A list containing torch device objects and/or strings is supported (For example
[torch.device('cuda:0'), "mps", "cuda:1"]). When specifying `use_gpu=False` the devices
parameter is not used and a single cpu device is used for inference.
<a id="transformers.TransformersDocumentClassifier.predict"></a>
#### TransformersDocumentClassifier.predict
```python
def predict(documents: List[Document],
batch_size: Optional[int] = None) -> List[Document]
```
Returns documents containing classification result in a meta field.

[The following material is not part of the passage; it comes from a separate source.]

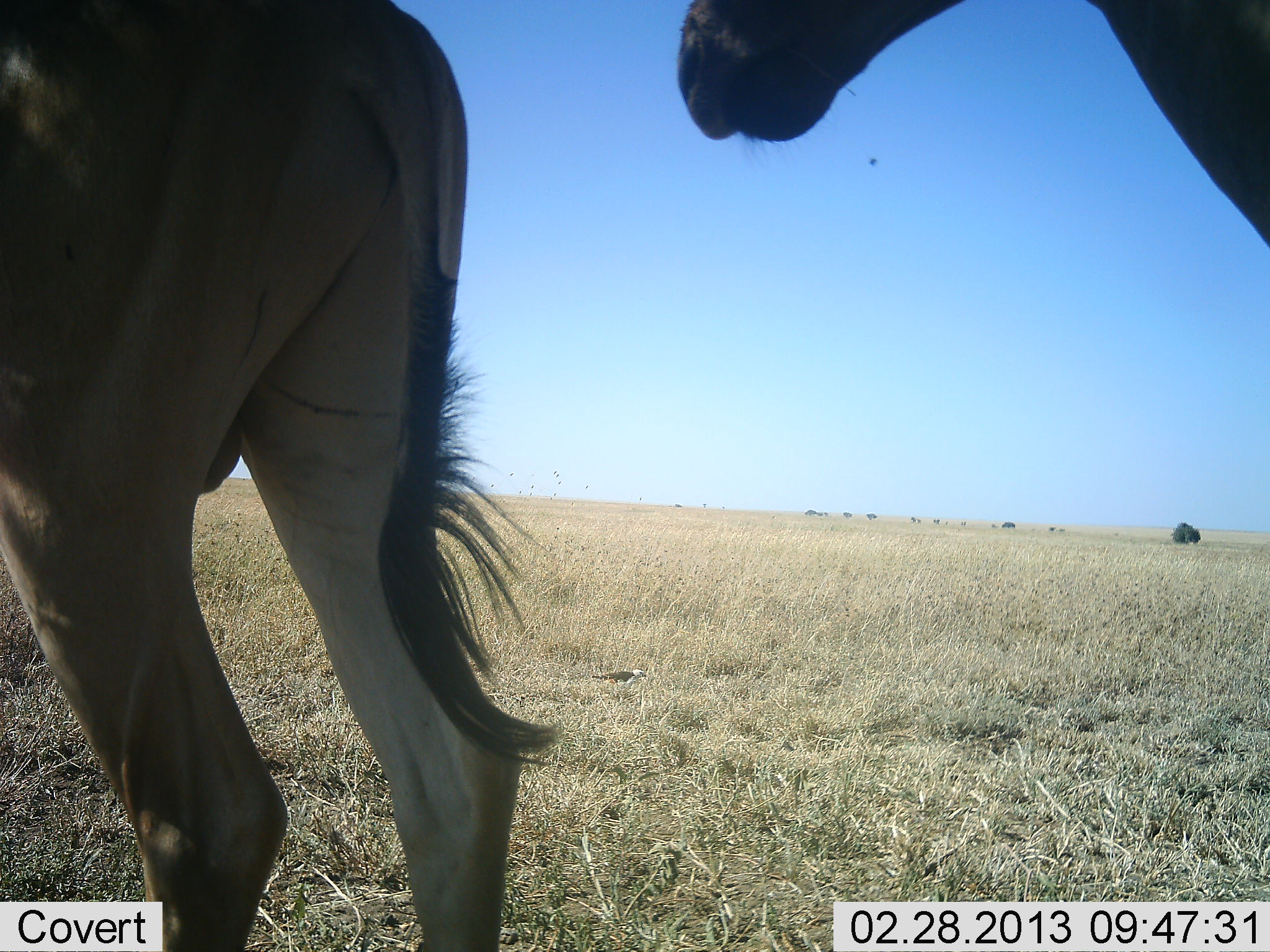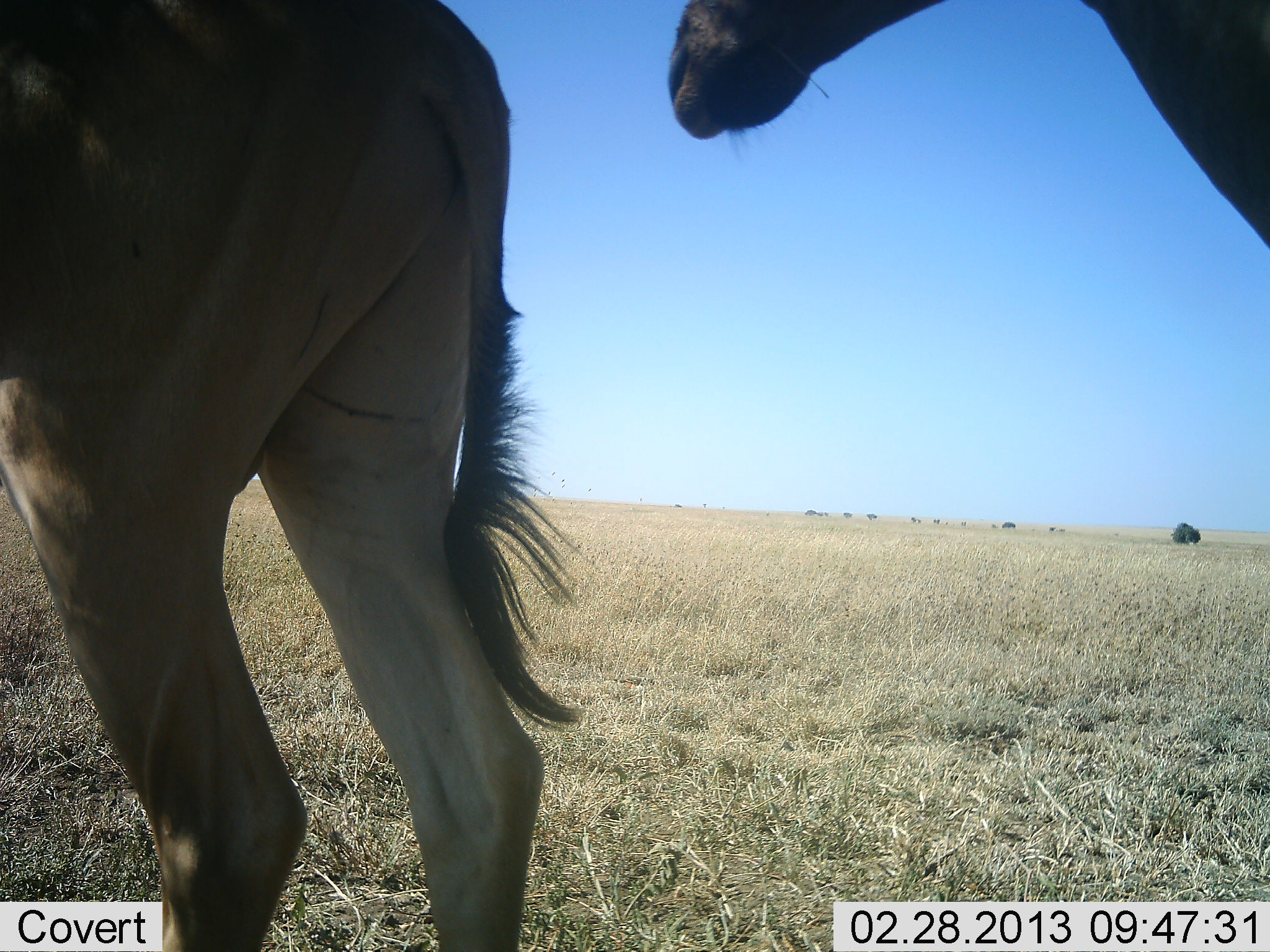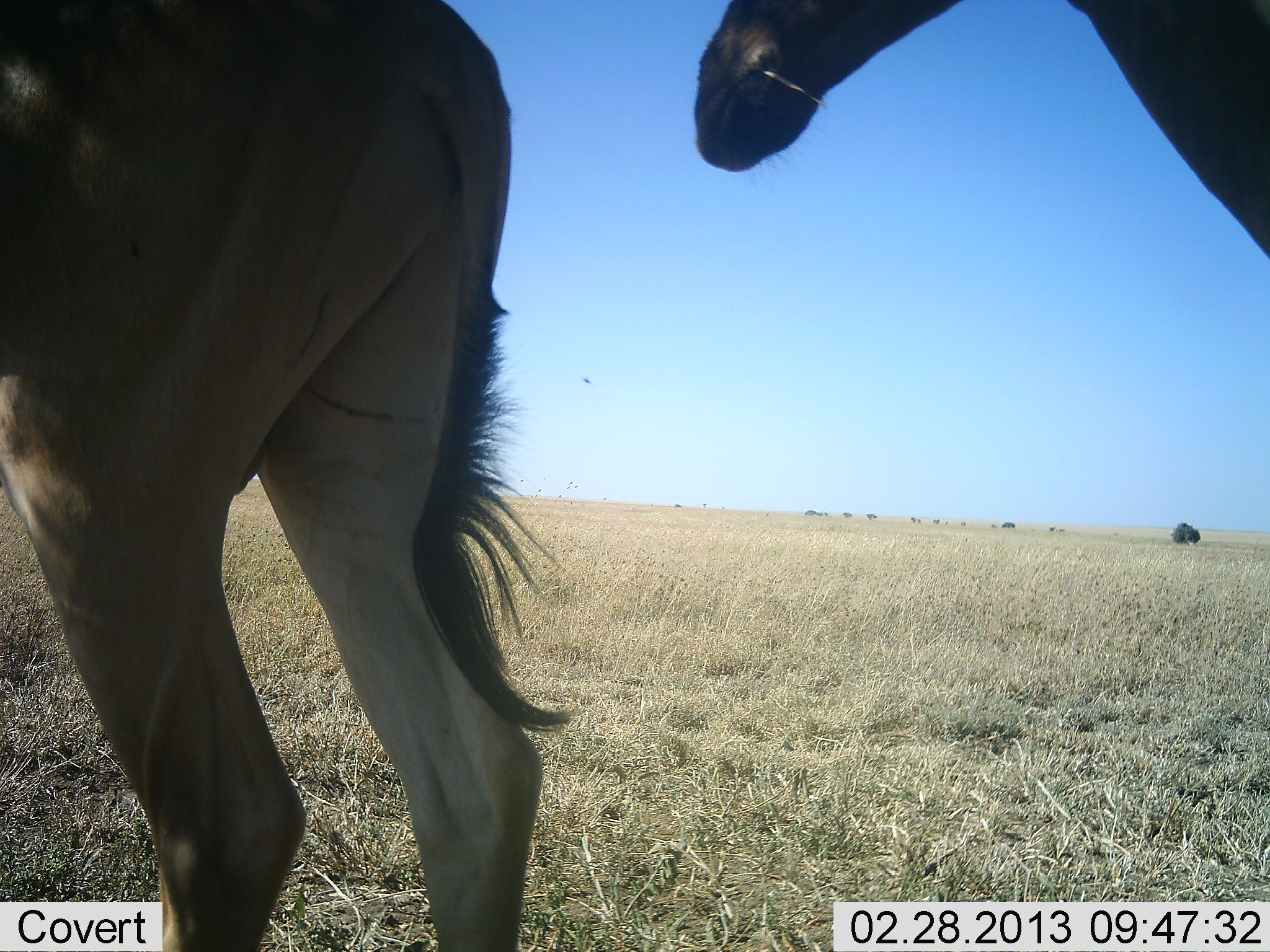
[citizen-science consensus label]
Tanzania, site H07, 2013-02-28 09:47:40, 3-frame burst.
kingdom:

Documents are updated in place.
**Arguments**:
- `documents`: A list of Documents to classify.
- `batch_size`: The number of Documents to classify at a time.
**Returns**:
A list of Documents enriched with meta information.
<a id="transformers.TransformersDocumentClassifier.predict_batch"></a>
#### TransformersDocumentClassifier.predict\_batch
```python
def predict_batch(
documents: Union[List[Document], List[List[Document]]],
batch_size: Optional[int] = None
) -> Union[List[Document], List[List[Document]]]
```
Returns documents containing classification result in meta field.
Documents are updated in place.
**Arguments**:
- `documents`: List of Documents or list of lists of Documents to classify.
- `batch_size`: Number of Documents to classify at a time.
**Returns**:
List of Documents or list of lists of Documents enriched with meta information.